Abstract

Variations in levodopa delivery and subsequent dopamine exposure may lead to motor fluctuations and dyskinesias in patients with Parkinson's disease, as the therapeutic window for levodopa narrows with disease progression. Long-term exposure to the oscillations in levodopa-derived dopamine also is suggested to cause postsynaptic changes within the dopaminergic system, leading to further reductions in the drug's efficacy. The need to extend the actions of levodopa led to the development of the catechol-O-methyltransferase (COMT) inhibitors, which are the newest agents introduced to manage the symptoms of Parkinson's disease. Entacapone and tolcapone are two potent, selective, and reversible COMT inhibitors that effectively augment levodopa's pharmacokinetics by increasing area under the plasma concentration versus time curve and plasma elimination half-life without significantly affecting peak levodopa concentrations. This enhanced pharmacokinetic effect results in marked improvements in patients' clinical response.
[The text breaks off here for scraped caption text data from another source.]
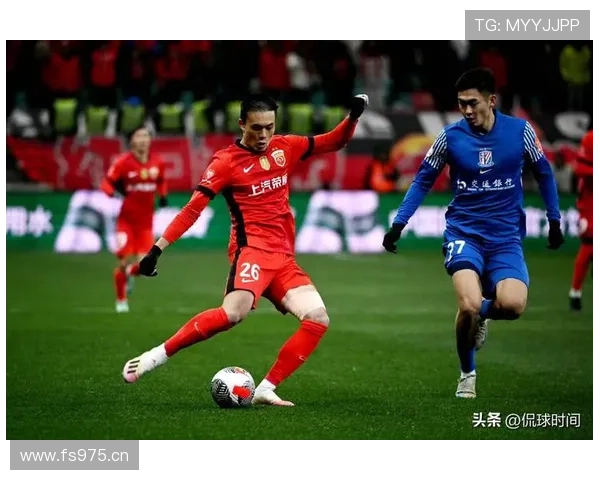 上海海港是否具备王朝根基，球队稳定性与竞技上限对夺冠走势形成考验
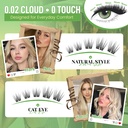 keyyou-natural-wispy-lash-clusters-0-02m-6.jpg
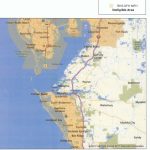 Usda Loan | Multiline Mortgage | (941) 201 9111 | Multiline Mortgage   Usda Eligibility Map Florida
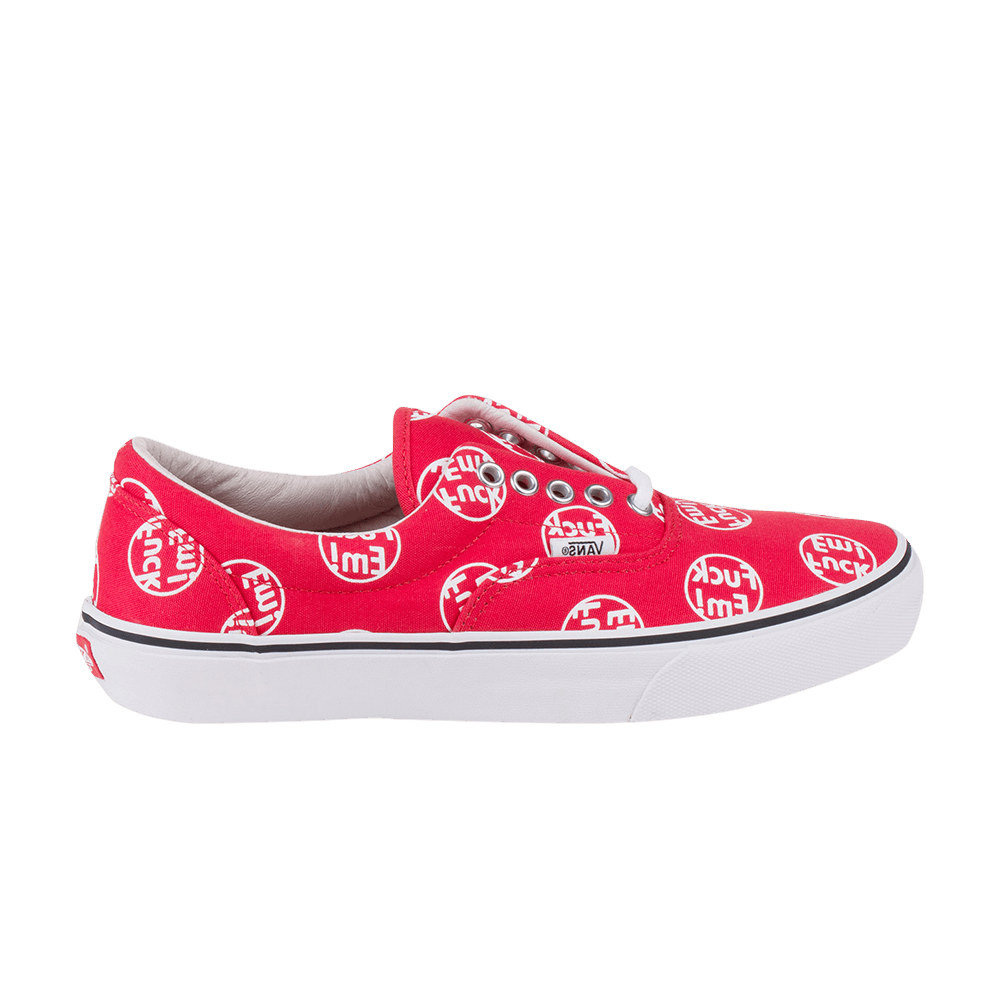 supreme-x-era-f-ck-em-vn-0zulg3o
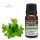 Zitronenmelissenöl 10 ml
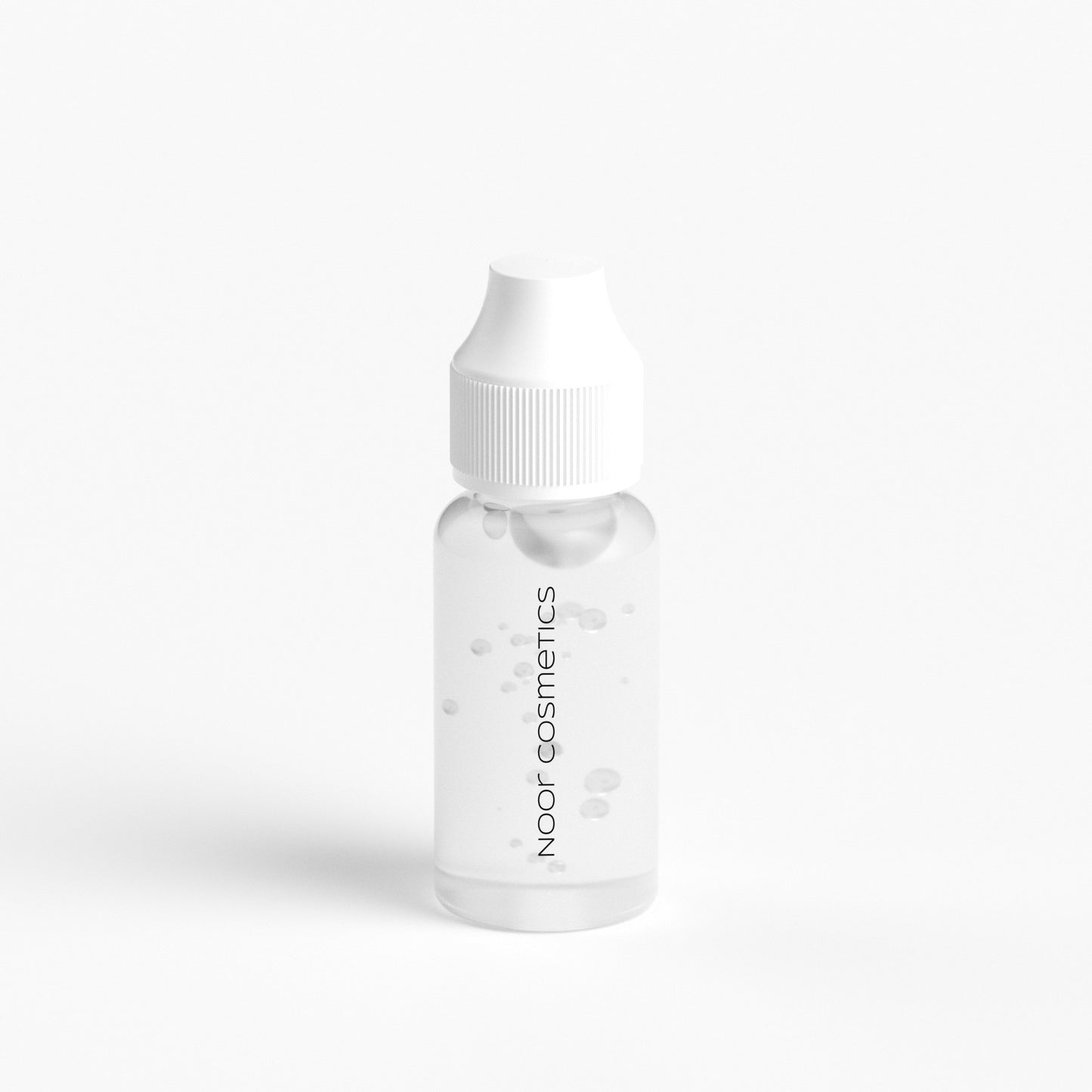 Formula Color Intensifier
In patients experiencing end-of-dose wearing-off, the addition of either entacapone or tolcapone led to improvements in "on" time, "off" time, and the Unified Parkinson's Disease Rating Scale scoring system, even though many patients already were receiving optimum dosages of various other antiparkinsonian drugs. In patients with stable responses to long-term levodopa, addition of tolcapone significantly reduced the onset of motor fluctuations. These data, combined with the potential for delaying the onset of motor fluctuations, suggest that COMT inhibition may enhance levodopa's short- and long-term efficacy.